One of Silicon Valley's most secretive start-ups may be working on an innovative microprocessor that can run multiple operating systems and all the software programs that they support.
On 3 November, the US Patent and Trademark office issued a patent to Transmeta, one of the Valley's most closely watched technology companies, and the object of enormous speculation.
"[The patent] appears to be [for] a processor that's able to, on-the-fly, translate the instruction set of a second processor," said Steve Gribble, a graduate student researcher at UC Berkeley's Computer Science division. "What that basically means is given enough software support, it could run programs from multiple types of computers."
Transmeta employs a number of chip and software pioneers, including CEO David Ditzel, who formerly worked at Sun on its SPARC microprocessors, and Linus Torvalds, the inventor of the Linux operating system. The company is financed in part by billionaire Paul Allen.

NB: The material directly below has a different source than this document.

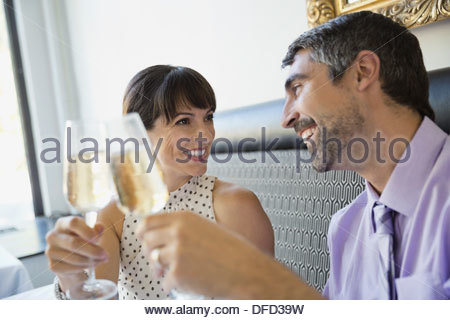 Professional couple toasting to each other with champagne - Stock Photo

Transmeta representatives could not be reached for comment on Friday. Gribble and other participants in developer discussion forums on the Net think that the patent might be a red herring, meant to throw off competitors such as Intel.
If Transmeta's product really delivers what the highly detailed patent says it will, we'll one day be looking at a fast and flexible "one size fits all" processor.
In the computing world, the ability to imitate another architecture is known as emulation. But emulators are notoriously slow. A Macintosh application, for example, can mimic the Windows OS, but at a glacial pace. It's not really effective for everyday computing because the emulation is handled at the software application level -- which spells slow programs.
The technological claims contained in the Transmeta patent suggest that the company's chip will emulate any number of other processors at much higher speeds.